▼▼▼
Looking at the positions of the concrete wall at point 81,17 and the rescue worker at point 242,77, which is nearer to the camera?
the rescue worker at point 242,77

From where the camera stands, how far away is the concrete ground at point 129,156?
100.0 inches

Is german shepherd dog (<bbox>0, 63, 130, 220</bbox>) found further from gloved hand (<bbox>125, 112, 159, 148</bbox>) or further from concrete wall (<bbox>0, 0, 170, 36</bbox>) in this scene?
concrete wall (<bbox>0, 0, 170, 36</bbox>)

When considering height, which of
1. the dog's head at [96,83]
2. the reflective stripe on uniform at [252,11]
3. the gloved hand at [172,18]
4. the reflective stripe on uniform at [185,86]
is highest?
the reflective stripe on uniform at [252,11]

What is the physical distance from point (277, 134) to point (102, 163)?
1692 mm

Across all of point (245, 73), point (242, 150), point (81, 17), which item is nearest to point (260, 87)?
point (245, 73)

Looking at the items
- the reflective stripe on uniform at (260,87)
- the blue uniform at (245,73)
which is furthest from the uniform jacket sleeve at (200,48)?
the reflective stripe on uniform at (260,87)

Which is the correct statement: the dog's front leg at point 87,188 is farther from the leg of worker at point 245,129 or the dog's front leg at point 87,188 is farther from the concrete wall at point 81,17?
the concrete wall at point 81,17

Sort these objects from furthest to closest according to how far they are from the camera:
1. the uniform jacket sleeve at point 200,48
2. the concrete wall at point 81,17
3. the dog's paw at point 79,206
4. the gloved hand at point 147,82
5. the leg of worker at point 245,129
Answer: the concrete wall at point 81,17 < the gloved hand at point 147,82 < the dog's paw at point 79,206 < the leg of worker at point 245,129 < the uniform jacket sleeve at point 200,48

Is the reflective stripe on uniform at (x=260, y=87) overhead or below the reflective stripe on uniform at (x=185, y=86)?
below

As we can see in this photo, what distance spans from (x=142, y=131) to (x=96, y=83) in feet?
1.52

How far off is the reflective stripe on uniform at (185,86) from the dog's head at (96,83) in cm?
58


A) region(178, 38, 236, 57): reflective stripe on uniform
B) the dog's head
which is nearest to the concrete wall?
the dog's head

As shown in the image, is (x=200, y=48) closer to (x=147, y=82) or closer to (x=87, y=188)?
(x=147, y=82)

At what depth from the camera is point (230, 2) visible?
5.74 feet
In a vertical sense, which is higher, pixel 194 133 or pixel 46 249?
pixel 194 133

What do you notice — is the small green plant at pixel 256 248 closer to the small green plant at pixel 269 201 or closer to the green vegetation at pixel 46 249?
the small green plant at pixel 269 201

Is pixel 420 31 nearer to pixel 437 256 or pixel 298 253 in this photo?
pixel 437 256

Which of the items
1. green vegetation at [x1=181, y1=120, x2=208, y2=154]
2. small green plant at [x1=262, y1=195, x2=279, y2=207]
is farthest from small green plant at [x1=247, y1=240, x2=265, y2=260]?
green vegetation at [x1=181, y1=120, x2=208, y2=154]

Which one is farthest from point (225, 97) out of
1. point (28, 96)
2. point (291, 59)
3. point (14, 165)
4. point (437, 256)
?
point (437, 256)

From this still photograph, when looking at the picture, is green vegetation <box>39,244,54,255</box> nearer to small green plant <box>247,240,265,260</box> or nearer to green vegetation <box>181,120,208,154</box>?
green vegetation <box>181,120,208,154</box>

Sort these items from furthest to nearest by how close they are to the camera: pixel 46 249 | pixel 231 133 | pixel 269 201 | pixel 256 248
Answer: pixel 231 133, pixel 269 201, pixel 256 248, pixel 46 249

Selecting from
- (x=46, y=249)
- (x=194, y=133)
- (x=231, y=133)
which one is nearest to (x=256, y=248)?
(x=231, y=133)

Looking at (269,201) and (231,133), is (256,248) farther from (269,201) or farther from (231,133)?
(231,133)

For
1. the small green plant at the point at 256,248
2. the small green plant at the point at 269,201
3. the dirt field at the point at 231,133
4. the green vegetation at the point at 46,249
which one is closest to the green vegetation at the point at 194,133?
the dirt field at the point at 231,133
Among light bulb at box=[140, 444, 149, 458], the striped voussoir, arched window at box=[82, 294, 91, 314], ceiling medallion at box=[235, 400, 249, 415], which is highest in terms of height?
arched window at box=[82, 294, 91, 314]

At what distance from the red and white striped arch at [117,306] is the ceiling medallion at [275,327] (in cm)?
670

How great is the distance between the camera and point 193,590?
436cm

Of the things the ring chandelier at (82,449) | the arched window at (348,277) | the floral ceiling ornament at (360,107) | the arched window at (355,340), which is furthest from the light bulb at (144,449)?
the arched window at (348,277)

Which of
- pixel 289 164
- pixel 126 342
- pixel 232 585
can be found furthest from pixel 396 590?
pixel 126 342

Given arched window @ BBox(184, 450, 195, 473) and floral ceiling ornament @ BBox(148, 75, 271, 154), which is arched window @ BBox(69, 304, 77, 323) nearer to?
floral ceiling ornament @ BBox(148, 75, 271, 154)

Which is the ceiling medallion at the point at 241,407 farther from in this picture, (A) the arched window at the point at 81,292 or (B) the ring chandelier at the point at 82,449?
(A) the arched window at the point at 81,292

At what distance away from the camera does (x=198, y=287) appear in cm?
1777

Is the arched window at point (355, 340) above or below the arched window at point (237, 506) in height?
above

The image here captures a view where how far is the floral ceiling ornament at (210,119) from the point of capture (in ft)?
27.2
▲▲▲
- To be done:
Repeat the whole listing exactly, keeping every line intact.

- Solution below:
Looking at the positions of the concrete wall at point 81,17 and the rescue worker at point 242,77, which is nearer to the camera?
the rescue worker at point 242,77

From where the camera stands, how far away is the concrete ground at point 129,156?
100.0 inches

Is german shepherd dog (<bbox>0, 63, 130, 220</bbox>) found further from gloved hand (<bbox>125, 112, 159, 148</bbox>) or further from concrete wall (<bbox>0, 0, 170, 36</bbox>) in this scene?
concrete wall (<bbox>0, 0, 170, 36</bbox>)

When considering height, which of
1. the dog's head at [96,83]
2. the reflective stripe on uniform at [252,11]
3. the gloved hand at [172,18]
4. the reflective stripe on uniform at [185,86]
is highest?
the reflective stripe on uniform at [252,11]

What is the physical distance from point (277, 134) to point (102, 163)?
1692 mm

Across all of point (245, 73), point (242, 150), point (81, 17), which item is nearest to point (260, 87)?
point (245, 73)

Looking at the items
- the reflective stripe on uniform at (260,87)
- the blue uniform at (245,73)
which is furthest from the uniform jacket sleeve at (200,48)?
the reflective stripe on uniform at (260,87)

Which is the correct statement: the dog's front leg at point 87,188 is farther from the leg of worker at point 245,129 or the dog's front leg at point 87,188 is farther from the concrete wall at point 81,17?
the concrete wall at point 81,17

Sort these objects from furthest to closest according to how far they are from the camera:
1. the uniform jacket sleeve at point 200,48
2. the concrete wall at point 81,17
3. the dog's paw at point 79,206
4. the gloved hand at point 147,82
5. the leg of worker at point 245,129
Answer: the concrete wall at point 81,17 < the gloved hand at point 147,82 < the dog's paw at point 79,206 < the leg of worker at point 245,129 < the uniform jacket sleeve at point 200,48

Is the reflective stripe on uniform at (x=260, y=87) overhead or below the reflective stripe on uniform at (x=185, y=86)?
below

As we can see in this photo, what distance spans from (x=142, y=131) to (x=96, y=83) in feet?
1.52

How far off is the reflective stripe on uniform at (185,86) from the dog's head at (96,83) in cm?
58


A) region(178, 38, 236, 57): reflective stripe on uniform
B) the dog's head
which is nearest to the concrete wall?
the dog's head

As shown in the image, is (x=200, y=48) closer to (x=147, y=82) or closer to (x=87, y=188)?
(x=147, y=82)

At what depth from the camera is point (230, 2) visible?
5.74 feet
In a vertical sense, which is higher, pixel 194 133 or pixel 46 249?
pixel 194 133

What do you notice — is the small green plant at pixel 256 248 closer to the small green plant at pixel 269 201 or closer to the green vegetation at pixel 46 249?
the small green plant at pixel 269 201

Is pixel 420 31 nearer to pixel 437 256 or pixel 298 253 in this photo?
pixel 437 256

Which of the items
1. green vegetation at [x1=181, y1=120, x2=208, y2=154]
2. small green plant at [x1=262, y1=195, x2=279, y2=207]
is farthest from small green plant at [x1=247, y1=240, x2=265, y2=260]?
green vegetation at [x1=181, y1=120, x2=208, y2=154]

Which one is farthest from point (225, 97) out of
1. point (28, 96)
2. point (291, 59)
3. point (14, 165)
4. point (437, 256)
?
point (437, 256)

From this still photograph, when looking at the picture, is green vegetation <box>39,244,54,255</box> nearer to small green plant <box>247,240,265,260</box> or nearer to green vegetation <box>181,120,208,154</box>?
green vegetation <box>181,120,208,154</box>

Sort these items from furthest to nearest by how close they are to the camera: pixel 46 249 | pixel 231 133 | pixel 269 201 | pixel 256 248
Answer: pixel 231 133, pixel 269 201, pixel 256 248, pixel 46 249

Selecting from
- (x=46, y=249)
- (x=194, y=133)
- (x=231, y=133)
which one is nearest to (x=256, y=248)?
(x=231, y=133)

Looking at (269,201) and (231,133), is (256,248) farther from (269,201) or farther from (231,133)?
(231,133)

For
1. the small green plant at the point at 256,248
2. the small green plant at the point at 269,201
3. the dirt field at the point at 231,133
4. the green vegetation at the point at 46,249
which one is closest to the green vegetation at the point at 194,133?
the dirt field at the point at 231,133
Among light bulb at box=[140, 444, 149, 458], the striped voussoir, arched window at box=[82, 294, 91, 314], ceiling medallion at box=[235, 400, 249, 415], which is highest in terms of height?
arched window at box=[82, 294, 91, 314]

At what distance from the red and white striped arch at [117,306] is the ceiling medallion at [275,327] (in cm)?
670

How great is the distance between the camera and point 193,590?
436cm

Of the things the ring chandelier at (82,449) | the arched window at (348,277) | the floral ceiling ornament at (360,107) | the arched window at (355,340), which is furthest from the light bulb at (144,449)?
the arched window at (348,277)

Which of
- pixel 289 164
- pixel 126 342
- pixel 232 585
can be found furthest from pixel 396 590?
pixel 126 342

Given arched window @ BBox(184, 450, 195, 473) and floral ceiling ornament @ BBox(148, 75, 271, 154), which is arched window @ BBox(69, 304, 77, 323) nearer to?
floral ceiling ornament @ BBox(148, 75, 271, 154)

Which is the ceiling medallion at the point at 241,407 farther from in this picture, (A) the arched window at the point at 81,292 or (B) the ring chandelier at the point at 82,449?
(A) the arched window at the point at 81,292

At what distance away from the camera does (x=198, y=287) appear in cm?
1777

Is the arched window at point (355, 340) above or below the arched window at point (237, 506) in height?
above

The image here captures a view where how far is the floral ceiling ornament at (210,119) from the point of capture (in ft)?
27.2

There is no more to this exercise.